Required task:
Please rename "store sign" to "shop sign" everywhere in the material below and leave every other word as it is.

Material for this exercise:
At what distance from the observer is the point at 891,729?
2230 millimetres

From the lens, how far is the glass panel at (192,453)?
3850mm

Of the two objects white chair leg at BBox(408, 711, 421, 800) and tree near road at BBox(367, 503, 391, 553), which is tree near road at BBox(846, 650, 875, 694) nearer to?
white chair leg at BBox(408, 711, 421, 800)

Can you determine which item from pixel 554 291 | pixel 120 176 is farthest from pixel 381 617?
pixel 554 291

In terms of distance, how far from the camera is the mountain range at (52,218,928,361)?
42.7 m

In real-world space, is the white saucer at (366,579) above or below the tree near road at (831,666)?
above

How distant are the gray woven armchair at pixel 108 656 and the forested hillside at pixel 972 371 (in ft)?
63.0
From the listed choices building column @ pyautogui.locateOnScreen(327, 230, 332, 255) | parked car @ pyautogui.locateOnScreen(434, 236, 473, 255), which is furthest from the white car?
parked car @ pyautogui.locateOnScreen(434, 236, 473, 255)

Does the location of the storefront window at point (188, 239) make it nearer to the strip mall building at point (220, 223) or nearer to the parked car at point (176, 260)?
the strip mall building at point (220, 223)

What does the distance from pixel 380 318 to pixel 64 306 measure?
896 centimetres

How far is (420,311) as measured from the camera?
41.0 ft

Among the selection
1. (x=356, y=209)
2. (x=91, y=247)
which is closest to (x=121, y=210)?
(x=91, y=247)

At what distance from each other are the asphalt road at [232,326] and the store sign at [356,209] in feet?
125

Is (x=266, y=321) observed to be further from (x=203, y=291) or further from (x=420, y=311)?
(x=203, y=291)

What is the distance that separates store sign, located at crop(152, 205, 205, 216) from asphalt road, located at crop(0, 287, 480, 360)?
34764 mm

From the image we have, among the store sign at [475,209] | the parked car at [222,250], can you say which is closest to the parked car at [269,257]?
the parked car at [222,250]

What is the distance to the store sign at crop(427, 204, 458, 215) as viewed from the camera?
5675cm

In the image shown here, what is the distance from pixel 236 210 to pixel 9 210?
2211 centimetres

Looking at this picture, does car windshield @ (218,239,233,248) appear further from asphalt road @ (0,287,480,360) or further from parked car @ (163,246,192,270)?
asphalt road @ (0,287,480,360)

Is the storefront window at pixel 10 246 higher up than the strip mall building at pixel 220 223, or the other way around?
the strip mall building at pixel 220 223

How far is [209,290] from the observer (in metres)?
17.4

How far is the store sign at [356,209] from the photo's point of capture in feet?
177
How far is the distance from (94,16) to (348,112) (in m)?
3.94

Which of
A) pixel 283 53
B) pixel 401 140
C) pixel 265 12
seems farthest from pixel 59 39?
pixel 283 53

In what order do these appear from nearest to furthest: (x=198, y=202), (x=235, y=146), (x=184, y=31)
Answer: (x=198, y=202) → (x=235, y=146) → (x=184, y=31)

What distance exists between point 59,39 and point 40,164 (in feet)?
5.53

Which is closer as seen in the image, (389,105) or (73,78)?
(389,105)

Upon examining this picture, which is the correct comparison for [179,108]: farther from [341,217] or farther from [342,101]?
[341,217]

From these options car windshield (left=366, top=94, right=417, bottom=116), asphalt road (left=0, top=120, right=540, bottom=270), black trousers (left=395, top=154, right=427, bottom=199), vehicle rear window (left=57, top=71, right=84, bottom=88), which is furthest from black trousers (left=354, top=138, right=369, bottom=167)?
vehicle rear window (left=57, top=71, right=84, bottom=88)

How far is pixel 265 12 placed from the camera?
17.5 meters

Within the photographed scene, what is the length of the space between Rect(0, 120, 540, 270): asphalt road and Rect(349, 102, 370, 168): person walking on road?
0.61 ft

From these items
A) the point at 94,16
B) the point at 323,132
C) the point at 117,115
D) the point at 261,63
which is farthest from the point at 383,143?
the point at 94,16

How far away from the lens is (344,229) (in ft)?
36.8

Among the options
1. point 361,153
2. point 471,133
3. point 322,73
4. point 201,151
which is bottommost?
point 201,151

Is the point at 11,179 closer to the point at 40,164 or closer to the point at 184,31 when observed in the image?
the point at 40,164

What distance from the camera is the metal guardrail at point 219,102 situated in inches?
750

Written response:
At what distance from the observer is the point at 891,729?
2230 millimetres

From the lens, how far is the glass panel at (192,453)?
3850mm

Of the two objects white chair leg at BBox(408, 711, 421, 800) and tree near road at BBox(367, 503, 391, 553), which is tree near road at BBox(846, 650, 875, 694) nearer to?
white chair leg at BBox(408, 711, 421, 800)

Can you determine which item from pixel 554 291 | pixel 120 176 is farthest from pixel 381 617?
pixel 554 291

In terms of distance, how far from the camera is the mountain range at (52,218,928,361)?
42.7 m

In real-world space, is the white saucer at (366,579) above or below the tree near road at (831,666)?
above

How distant are the gray woven armchair at pixel 108 656 and the forested hillside at pixel 972 371 (in ft)?
63.0
From the listed choices building column @ pyautogui.locateOnScreen(327, 230, 332, 255) | parked car @ pyautogui.locateOnScreen(434, 236, 473, 255), which is furthest from the white car?
parked car @ pyautogui.locateOnScreen(434, 236, 473, 255)

Does the location of the storefront window at point (188, 239) make it nearer to the strip mall building at point (220, 223) or nearer to the parked car at point (176, 260)?
the strip mall building at point (220, 223)

What does the distance from pixel 380 318 to pixel 64 306 measure?
896 centimetres

How far is (420,311) as measured from the camera?
41.0 ft

Among the selection
1. (x=356, y=209)
2. (x=91, y=247)
which is closest to (x=121, y=210)?
(x=91, y=247)

At what distance from each other are the asphalt road at [232,326] and the shop sign at [356,209] in feet?
125

Is (x=266, y=321) observed to be further from (x=203, y=291) or further from (x=420, y=311)?
(x=203, y=291)

What is the distance that separates shop sign, located at crop(152, 205, 205, 216) from asphalt road, located at crop(0, 287, 480, 360)?
34764 mm

From the image we have, among the shop sign at [475,209] | the parked car at [222,250], can you say which is closest to the parked car at [269,257]?
the parked car at [222,250]

What is the distance to the shop sign at crop(427, 204, 458, 215) as viewed from the camera?
5675cm

In the image shown here, what is the distance from pixel 236 210 to pixel 9 210?
2211 centimetres

Looking at this picture, does car windshield @ (218,239,233,248) appear further from asphalt road @ (0,287,480,360) or further from parked car @ (163,246,192,270)?
asphalt road @ (0,287,480,360)

Is the storefront window at pixel 10 246 higher up than the strip mall building at pixel 220 223, or the other way around?
the strip mall building at pixel 220 223

How far is [209,290] from the observer (in metres)?
17.4

How far is the shop sign at [356,209] from the photo's point of capture in feet?
177
How far is the distance from (94,16) to (348,112) (in m)?
3.94

Which of
A) pixel 283 53
B) pixel 401 140
C) pixel 265 12
seems farthest from pixel 59 39?
pixel 283 53

In what order do these appear from nearest to furthest: (x=198, y=202), (x=235, y=146), (x=184, y=31)
Answer: (x=198, y=202) → (x=235, y=146) → (x=184, y=31)

What distance exists between point 59,39 and point 40,164 (in feet)?
5.53

Which is closer as seen in the image, (389,105) or (73,78)?
(389,105)

Upon examining this picture, which is the correct comparison for [179,108]: farther from [341,217] or farther from [342,101]?
[341,217]

From these options car windshield (left=366, top=94, right=417, bottom=116), asphalt road (left=0, top=120, right=540, bottom=270), black trousers (left=395, top=154, right=427, bottom=199), vehicle rear window (left=57, top=71, right=84, bottom=88), which is furthest from black trousers (left=354, top=138, right=369, bottom=167)?
vehicle rear window (left=57, top=71, right=84, bottom=88)

How far is pixel 265 12 placed from the camera?
17.5 meters

Within the photographed scene, what is the length of the space between Rect(0, 120, 540, 270): asphalt road and Rect(349, 102, 370, 168): person walking on road?
0.61 ft

From these items
A) the point at 94,16
B) the point at 323,132
C) the point at 117,115
D) the point at 261,63
which is farthest from the point at 383,143?
the point at 94,16

How far away from the lens is (344,229) (in ft)?
36.8

Among the options
1. point 361,153
2. point 471,133
3. point 322,73
4. point 201,151
which is bottommost?
point 201,151

Is the point at 11,179 closer to the point at 40,164 or closer to the point at 184,31 when observed in the image?
the point at 40,164

What distance from the camera is the metal guardrail at point 219,102 situated in inches?
750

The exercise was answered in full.